§ **DATA RECORDS**
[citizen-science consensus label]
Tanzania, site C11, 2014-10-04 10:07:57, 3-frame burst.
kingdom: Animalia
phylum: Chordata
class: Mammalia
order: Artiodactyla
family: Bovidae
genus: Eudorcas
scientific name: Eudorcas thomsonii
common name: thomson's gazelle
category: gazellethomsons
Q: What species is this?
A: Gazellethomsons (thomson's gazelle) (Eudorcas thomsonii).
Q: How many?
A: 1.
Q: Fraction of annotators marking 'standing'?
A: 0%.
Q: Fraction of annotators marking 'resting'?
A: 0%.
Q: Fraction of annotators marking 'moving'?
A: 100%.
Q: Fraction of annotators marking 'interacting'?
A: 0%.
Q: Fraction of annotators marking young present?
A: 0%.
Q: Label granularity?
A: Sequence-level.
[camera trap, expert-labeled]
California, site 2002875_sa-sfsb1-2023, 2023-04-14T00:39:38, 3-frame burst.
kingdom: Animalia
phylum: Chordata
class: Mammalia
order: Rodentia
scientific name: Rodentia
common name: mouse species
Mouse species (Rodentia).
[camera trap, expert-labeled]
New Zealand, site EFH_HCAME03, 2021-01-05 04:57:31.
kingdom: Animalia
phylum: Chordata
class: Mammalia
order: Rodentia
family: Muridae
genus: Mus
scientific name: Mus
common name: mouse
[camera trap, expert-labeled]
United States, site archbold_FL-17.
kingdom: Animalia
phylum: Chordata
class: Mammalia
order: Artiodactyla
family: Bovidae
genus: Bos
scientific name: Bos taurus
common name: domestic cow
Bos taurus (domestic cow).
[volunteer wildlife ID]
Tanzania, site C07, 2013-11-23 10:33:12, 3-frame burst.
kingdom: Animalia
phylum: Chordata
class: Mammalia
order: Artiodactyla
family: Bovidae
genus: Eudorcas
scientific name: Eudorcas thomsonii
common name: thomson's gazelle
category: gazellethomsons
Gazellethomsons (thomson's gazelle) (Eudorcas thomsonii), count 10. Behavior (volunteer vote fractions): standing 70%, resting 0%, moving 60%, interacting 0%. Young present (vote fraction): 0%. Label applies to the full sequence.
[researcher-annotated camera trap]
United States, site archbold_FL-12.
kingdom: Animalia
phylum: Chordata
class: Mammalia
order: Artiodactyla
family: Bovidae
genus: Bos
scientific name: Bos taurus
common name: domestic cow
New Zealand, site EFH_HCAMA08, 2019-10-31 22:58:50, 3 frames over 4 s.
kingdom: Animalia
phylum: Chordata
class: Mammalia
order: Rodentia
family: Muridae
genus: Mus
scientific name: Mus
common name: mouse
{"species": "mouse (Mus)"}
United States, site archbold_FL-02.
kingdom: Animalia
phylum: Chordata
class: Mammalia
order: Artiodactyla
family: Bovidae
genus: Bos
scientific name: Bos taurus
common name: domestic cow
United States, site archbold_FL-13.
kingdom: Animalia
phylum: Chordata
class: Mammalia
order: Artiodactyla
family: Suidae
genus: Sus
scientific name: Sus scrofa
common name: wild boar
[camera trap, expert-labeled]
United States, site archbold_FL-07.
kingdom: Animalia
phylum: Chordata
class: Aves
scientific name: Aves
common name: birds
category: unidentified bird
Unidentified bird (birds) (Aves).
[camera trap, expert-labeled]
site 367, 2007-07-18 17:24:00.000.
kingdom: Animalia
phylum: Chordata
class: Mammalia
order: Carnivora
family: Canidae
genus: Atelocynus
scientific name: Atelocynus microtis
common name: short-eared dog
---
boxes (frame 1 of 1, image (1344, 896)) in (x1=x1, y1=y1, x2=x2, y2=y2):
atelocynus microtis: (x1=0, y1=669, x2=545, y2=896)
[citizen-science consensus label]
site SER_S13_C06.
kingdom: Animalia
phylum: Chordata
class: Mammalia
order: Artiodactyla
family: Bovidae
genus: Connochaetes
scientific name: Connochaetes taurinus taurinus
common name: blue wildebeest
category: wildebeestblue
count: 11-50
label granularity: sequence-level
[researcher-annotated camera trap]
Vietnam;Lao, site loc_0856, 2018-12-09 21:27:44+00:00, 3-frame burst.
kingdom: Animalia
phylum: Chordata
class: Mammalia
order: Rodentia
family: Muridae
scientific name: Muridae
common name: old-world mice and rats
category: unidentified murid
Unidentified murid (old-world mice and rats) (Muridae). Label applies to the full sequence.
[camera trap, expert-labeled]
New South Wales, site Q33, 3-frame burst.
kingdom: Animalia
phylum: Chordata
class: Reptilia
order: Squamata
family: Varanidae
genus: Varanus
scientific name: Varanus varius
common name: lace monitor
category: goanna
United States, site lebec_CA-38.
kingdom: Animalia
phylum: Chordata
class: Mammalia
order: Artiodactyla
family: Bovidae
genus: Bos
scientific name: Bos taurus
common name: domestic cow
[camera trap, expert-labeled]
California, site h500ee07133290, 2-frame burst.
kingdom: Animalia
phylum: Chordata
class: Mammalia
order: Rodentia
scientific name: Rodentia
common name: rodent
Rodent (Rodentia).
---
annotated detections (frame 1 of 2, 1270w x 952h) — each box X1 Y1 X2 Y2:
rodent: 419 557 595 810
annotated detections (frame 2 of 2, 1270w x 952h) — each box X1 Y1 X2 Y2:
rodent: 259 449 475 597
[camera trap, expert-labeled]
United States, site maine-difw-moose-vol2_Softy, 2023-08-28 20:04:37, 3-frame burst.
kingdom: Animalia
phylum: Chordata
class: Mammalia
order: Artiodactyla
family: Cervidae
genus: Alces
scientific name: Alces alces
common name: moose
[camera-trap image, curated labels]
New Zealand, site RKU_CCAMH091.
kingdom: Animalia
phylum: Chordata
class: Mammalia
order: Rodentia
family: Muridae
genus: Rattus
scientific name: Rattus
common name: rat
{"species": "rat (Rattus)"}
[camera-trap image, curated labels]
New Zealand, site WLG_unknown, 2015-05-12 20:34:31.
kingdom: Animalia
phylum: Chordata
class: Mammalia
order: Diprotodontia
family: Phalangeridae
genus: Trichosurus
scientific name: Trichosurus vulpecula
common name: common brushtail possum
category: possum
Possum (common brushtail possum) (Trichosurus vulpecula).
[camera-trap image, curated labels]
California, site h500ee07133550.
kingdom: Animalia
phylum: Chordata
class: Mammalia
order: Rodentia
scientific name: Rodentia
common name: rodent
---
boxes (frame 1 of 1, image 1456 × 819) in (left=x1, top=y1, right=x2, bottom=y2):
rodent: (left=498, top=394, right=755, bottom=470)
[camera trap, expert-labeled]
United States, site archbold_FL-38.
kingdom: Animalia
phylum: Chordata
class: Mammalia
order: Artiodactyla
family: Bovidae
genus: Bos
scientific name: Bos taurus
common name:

§ **EXERCISE BRIEF**
Write out only the lines from the very start of the entries above to the line that includes "Q: What species is this?", both ends included, each one unchanged.

§ **ANSWER TO THIS PROBLEM**
[citizen-science consensus label]
Tanzania, site C11, 2014-10-04 10:07:57, 3-frame burst.
kingdom: Animalia
phylum: Chordata
class: Mammalia
order: Artiodactyla
family: Bovidae
genus: Eudorcas
scientific name: Eudorcas thomsonii
common name: thomson's gazelle
category: gazellethomsons
Q: What species is this?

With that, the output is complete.